## DOCUMENT EXTRACT
|---|
The Pearson chi-square test or Fisher’s exact test was used to compare categorical variables. Student’s t test was used to compare continuous and normally distributed variables, and the Mann–Whitney U test was used to compare medians if the data were not normally distributed. The values that were significantly different between the two groups were further analyzed by binary logistic regression models to evaluate the relationships with the different factors. The following covariates were entered into the model: Sex, age, hypertension, chronic obstructive pulmonary disease, muscular injury, bleeding, fever, and cirrhosis. A P value < 0.05 was considered significant. The Kaplan–Meier method was used to create survival curves, and differences in survival curves were compared by the log-rank test. The statistical analyses were performed using SPSS statistics 26 (SPSS Inc., Chicago, IL, United States).
PSM was used to minimize selection bias and was calculated by a multivariable logistic regression model. The following covariates were entered into the model: Sex, age, tumor location, macroscopic type of lesion, lesion area, extent of esophageal circumference and invasion depth. The cirrhosis group was matched to the noncirrhosis group at a 1:3 ratio by using nearest neighbour matching. An optimal caliper width of 0.2 without replacement was conducted.
This study was reviewed and approved by the Ethics Committee of the West China Hospital of Sichuan University, and the study has been registered at the Chinese clinical trial registry (ChiCTR-ONN-17012382). Written informed consent was obtained from all patients. All identifiable medical information was deleted during the study.
Five hundred ninety patients were included in the study. After excluding 21 patients with an unclear invasion depth, 2 patients with unclear resection margins and 2 patients with an unclear lesion area, the remaining 565 patients were matched at a ratio of 1:3 by using PSM. A total of 25 EESCC patients with comorbid liver cirrhosis and 75 matched EESCC patients were ultimately included in the analysis (Figure 3).
The platelet counts were 112.3 ± 63.9 and 167.6 ± 61.4 for the cirrhosis group and noncirrhosis group, respectively (P < 0.01). The international standard ratio (INR) was 1.12 ± 0.15 in the cirrhosis group and 0.97 ± 0.07 in the noncirrhosis group (P < 0.01). The type and number of dual knife, hemostatic forceps, and accessories used during ESTD were the same in both groups. The baseline characteristics of the unmatched and matched cohorts are shown in Table 1. Before matching, the location of esophageal lesions was significantly different between the cirrhosis group and the noncirrhosis group (upper, 10.7% vs 7.8%; middle, 42.9% vs 67.0%; lower, 46.4% vs 25.2%; P = 0.027). The macroscopic type of lesions was significantly different between the groups (0-IIa + IIb/Is/0-IIa, 14.3% vs 52.3%; 0-IIb 50.0% vs 43.0%; 0-IIb + IIc/0-IIc/0-IIa + IIc, 35.7% vs 4.7%; P < 0.01). After matching, there were no statistically significant differences between the two groups (P > 0.05).
|---|
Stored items
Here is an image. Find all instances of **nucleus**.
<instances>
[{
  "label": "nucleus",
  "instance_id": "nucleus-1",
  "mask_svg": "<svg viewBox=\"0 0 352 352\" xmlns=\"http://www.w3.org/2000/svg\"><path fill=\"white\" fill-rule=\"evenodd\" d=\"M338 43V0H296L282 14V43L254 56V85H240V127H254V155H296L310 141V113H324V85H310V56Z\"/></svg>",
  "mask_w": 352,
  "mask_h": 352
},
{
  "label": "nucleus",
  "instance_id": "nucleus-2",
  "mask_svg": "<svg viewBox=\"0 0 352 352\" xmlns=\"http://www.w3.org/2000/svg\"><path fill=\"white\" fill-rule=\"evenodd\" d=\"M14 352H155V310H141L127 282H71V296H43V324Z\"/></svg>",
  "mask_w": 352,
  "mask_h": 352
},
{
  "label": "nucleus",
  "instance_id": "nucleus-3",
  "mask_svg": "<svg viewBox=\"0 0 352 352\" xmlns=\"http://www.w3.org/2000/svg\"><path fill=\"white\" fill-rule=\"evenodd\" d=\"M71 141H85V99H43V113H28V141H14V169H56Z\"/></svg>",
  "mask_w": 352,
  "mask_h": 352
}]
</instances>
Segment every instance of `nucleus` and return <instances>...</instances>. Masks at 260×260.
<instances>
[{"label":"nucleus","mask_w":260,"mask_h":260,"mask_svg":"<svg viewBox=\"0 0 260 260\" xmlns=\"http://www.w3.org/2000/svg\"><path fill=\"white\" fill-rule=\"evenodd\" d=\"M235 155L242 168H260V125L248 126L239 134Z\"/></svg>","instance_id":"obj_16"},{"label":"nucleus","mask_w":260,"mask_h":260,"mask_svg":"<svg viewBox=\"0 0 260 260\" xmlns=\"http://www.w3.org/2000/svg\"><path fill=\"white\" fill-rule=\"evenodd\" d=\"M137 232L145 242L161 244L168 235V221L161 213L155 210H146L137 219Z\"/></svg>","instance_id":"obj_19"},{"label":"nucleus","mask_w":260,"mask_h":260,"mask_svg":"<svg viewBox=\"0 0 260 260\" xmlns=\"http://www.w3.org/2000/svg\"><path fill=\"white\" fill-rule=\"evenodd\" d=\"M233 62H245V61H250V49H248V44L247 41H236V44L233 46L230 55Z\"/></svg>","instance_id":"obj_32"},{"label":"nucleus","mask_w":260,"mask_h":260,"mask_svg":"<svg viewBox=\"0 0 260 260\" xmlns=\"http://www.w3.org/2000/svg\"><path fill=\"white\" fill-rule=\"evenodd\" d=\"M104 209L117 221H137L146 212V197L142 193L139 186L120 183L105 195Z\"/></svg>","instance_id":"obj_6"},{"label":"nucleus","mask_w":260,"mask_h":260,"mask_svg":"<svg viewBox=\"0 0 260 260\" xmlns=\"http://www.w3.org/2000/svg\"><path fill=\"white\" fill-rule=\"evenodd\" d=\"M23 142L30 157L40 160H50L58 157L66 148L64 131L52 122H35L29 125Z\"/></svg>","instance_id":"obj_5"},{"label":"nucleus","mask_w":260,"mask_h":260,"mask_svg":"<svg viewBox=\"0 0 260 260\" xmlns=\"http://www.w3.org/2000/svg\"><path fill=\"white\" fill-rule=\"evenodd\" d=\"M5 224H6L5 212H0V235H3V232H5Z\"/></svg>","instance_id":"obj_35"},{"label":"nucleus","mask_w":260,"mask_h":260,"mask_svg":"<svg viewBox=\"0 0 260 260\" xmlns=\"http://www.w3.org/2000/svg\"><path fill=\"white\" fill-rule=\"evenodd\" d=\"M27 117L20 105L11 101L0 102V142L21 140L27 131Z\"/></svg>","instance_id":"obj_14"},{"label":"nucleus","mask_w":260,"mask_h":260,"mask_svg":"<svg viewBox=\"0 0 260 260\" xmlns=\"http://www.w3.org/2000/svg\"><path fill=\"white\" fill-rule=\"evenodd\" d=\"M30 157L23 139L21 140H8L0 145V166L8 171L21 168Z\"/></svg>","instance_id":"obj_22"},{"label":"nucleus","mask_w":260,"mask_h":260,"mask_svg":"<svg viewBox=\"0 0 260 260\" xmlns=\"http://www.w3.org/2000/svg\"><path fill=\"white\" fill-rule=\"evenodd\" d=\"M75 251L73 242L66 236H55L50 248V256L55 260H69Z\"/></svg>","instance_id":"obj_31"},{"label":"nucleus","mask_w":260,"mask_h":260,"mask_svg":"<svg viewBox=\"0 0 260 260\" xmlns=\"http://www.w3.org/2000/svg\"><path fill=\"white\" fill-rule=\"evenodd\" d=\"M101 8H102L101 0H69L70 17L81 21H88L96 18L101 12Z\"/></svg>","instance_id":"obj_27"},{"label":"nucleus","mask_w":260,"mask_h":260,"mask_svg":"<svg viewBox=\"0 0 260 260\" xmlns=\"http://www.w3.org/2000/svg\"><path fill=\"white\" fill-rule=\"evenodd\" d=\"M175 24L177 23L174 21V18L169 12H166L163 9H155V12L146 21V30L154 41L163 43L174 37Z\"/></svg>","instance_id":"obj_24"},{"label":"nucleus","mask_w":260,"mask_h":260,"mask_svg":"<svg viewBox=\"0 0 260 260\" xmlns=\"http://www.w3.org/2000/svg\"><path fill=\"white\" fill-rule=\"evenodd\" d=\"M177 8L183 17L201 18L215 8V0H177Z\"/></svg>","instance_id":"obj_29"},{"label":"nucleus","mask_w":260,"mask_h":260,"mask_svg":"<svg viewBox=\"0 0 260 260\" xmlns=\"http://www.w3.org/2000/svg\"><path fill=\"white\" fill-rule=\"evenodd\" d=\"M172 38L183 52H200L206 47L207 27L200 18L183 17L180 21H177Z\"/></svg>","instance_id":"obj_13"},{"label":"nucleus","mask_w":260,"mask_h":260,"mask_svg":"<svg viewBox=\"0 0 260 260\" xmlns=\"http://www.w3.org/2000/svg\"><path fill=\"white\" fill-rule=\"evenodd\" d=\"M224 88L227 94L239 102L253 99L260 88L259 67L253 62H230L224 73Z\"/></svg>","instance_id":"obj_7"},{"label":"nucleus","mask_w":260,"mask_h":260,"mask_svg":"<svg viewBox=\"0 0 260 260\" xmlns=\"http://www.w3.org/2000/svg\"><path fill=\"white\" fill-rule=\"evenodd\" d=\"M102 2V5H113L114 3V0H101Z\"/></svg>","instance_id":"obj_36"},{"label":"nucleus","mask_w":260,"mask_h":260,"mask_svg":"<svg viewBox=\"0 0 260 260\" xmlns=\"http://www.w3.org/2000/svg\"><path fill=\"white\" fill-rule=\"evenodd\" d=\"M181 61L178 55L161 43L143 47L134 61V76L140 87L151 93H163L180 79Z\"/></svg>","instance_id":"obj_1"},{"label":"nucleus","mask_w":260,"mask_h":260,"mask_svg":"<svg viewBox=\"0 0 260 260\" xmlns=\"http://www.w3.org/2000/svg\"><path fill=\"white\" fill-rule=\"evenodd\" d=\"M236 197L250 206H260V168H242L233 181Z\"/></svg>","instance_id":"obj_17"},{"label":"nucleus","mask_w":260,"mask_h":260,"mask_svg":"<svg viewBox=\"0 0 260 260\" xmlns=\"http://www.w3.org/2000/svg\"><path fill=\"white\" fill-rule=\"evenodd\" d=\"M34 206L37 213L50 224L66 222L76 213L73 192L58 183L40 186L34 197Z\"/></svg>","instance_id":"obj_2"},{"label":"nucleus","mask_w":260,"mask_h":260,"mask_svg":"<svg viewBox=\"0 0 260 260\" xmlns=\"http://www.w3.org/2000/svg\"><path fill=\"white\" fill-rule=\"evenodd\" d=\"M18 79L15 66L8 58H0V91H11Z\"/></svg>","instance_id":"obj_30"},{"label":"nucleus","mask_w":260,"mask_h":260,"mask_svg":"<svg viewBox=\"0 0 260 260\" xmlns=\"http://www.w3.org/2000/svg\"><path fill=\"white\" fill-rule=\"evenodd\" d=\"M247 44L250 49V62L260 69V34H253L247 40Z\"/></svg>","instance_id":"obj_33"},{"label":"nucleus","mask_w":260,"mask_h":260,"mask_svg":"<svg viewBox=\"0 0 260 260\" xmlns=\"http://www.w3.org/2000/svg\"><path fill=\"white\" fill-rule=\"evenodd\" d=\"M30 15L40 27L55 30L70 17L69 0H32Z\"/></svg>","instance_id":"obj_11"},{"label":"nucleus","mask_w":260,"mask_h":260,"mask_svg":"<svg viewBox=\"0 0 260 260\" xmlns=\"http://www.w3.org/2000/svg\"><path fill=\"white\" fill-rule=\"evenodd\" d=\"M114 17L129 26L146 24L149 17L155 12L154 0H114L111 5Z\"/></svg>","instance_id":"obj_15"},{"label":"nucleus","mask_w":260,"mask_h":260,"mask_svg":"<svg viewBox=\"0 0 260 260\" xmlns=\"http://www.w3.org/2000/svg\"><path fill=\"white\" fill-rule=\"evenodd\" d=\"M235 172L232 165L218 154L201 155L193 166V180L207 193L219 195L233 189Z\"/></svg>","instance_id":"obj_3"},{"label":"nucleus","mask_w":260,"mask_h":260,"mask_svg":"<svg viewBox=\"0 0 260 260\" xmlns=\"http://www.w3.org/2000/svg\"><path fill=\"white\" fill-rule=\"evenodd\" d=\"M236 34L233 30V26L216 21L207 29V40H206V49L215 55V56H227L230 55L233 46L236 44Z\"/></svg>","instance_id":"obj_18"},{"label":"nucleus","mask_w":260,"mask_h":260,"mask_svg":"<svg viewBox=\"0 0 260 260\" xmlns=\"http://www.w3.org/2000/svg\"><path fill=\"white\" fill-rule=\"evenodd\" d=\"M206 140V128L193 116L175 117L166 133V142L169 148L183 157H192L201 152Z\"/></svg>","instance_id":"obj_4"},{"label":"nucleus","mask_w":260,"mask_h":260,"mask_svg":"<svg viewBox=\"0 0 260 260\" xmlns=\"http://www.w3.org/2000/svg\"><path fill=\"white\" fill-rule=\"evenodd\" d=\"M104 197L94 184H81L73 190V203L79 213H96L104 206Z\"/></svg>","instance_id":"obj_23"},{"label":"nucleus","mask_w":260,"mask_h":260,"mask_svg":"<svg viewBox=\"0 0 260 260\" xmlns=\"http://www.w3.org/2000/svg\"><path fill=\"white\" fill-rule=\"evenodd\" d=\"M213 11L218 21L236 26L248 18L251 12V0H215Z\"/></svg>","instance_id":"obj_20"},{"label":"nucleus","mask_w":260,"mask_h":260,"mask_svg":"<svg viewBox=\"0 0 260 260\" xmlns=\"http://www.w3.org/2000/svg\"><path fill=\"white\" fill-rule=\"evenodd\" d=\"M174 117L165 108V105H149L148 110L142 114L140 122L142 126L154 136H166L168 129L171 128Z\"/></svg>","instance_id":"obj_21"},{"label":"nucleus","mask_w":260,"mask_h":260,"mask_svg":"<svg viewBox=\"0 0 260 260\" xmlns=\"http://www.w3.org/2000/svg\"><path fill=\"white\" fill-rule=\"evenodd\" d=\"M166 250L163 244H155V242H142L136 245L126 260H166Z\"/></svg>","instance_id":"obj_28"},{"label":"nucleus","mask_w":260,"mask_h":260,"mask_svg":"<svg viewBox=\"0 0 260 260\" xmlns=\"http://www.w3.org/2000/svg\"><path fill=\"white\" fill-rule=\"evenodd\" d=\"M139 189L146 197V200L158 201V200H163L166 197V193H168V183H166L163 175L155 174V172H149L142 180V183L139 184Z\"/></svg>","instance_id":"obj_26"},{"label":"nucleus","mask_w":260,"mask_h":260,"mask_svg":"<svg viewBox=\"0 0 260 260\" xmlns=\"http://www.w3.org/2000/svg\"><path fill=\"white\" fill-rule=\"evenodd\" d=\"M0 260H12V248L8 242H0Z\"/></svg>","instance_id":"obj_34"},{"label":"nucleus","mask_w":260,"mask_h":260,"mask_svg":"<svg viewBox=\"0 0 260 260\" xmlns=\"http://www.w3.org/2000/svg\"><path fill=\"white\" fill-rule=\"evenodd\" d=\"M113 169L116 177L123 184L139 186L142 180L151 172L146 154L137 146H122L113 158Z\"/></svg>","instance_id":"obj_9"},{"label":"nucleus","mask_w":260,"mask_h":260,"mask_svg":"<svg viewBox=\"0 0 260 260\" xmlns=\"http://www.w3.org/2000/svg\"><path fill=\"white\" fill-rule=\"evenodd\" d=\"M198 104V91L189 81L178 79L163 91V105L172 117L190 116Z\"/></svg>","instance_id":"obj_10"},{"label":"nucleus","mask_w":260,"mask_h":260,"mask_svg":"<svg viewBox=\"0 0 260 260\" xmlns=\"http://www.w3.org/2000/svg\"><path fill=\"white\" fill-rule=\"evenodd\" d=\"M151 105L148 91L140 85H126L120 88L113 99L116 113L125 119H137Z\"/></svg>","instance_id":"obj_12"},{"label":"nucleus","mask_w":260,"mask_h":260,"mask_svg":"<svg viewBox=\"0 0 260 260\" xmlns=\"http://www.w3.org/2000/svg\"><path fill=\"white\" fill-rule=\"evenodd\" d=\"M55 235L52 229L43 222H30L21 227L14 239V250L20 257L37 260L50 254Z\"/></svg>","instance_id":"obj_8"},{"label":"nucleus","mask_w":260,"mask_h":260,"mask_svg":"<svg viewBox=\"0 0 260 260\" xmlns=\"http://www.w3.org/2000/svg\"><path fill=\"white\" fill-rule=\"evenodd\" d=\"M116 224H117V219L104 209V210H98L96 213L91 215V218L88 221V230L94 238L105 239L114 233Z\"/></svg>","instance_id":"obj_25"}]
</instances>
|---|
## PROBLEMS TO WORK ON
a. In the study excerpt, what ratio was used to match the cirrhosis group to the noncirrhosis group?
b. Echo the study excerpt from "Five hundred ninety" up to and including "analysis (Figure 3).".
The items are separate material and are not part of the study excerpt.

## ANSWERS TO THE TASKS
a. A 1:3 ratio.

b.
Five hundred ninety patients were included in the study. After excluding 21 patients with an unclear invasion depth, 2 patients with unclear resection margins and 2 patients with an unclear lesion area, the remaining 565 patients were matched at a ratio of 1:3 by using PSM. A total of 25 EESCC patients with comorbid liver cirrhosis and 75 matched EESCC patients were ultimately included in the analysis (Figure 3).